Russische Hacker sollen einem Medienbericht zufolge das deutsche Stromnetz mit einer Spionageaktion angegriffen haben. Ein mutmaßlicher Täter sei identifiziert, berichteten der Bayerische Rundfunk und der Westdeutsche Rundfunk. Gegen den Mann sei ein Haftbefehl erlassen worden. Er soll im Sommer 2017 das Netzwerk der Firma Netcom BW gehackt haben, das zum Stromkonzern EnBW gehört. Dadurch sei es gelungen, auf den Internetverkehr zuzugreifen. Die Strom- und Gasnetzsteuerung sei nicht betroffen gewesen, zitierte der Bericht EnBW. Der Mann soll laut dem US-Justizministerium Teil einer Hackergruppe sein, die für den russischen Geheimdienst FSB arbeitet. Diese habe es auch auf andere Energiekonzerne abgesehen. In wie viele Unternehmensnetze die Gruppe eingedrungen sei, sei unklar. Den Behörden sei es gelungen, den Internetverkehr der Hacker zumindest teilweise zu überwachen, weil sich einer der verwendeten Server in Deutschland befinde. Die Hacker sollen zudem strategisch wichtige Webseiten gehackt und leicht umgebaut haben, um vertrauliche Informationen wie Anmeldedaten abzugreifen. Betroffen davon sei unter anderem eine Firma, die für Energieversorger Internetauftritte entwickelt.
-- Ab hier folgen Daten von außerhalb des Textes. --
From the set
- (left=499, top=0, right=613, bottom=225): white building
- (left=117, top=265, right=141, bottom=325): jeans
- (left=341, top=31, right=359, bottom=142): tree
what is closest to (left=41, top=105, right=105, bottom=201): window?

Selenskyj kündigt erhöhte Stromexporte in die EU an 

Der ukrainische Präsident Wolodymyr Selenskyj hat angesichts der Befürchtungen vor Energie-Engpässen in Europa verstärkte Stromlieferungen in die EU angekündigt. "Wir bereiten uns vor, unsere Elektrizitätsexporte an Verbraucher in der Europäischen Union zu erhöhen", sagte Selenskyj am Mittwoch in seiner täglichen Fernsehansprache. "Unsere Exporte erlauben uns nicht nur, unsere Devisen-Einnahmen zu erhöhen, sondern helfen auch unseren Partnern, dem russischen Energie-Druck zu widerstehen." Die Ukraine war Mitte März an das europäische Stromnetz angeschlossen worden. Vor Beginn des russischen Angriffskriegs gegen das Land am 24. Februar war das ukrainische Netz mit dem russischen Netz synchronisiert. Anfang Juli begann die Ukraine dann mit Stromexporten in die EU über Rumänien. In der Ukraine stammt mehr als die Hälfte des Stroms aus der Atomkraft.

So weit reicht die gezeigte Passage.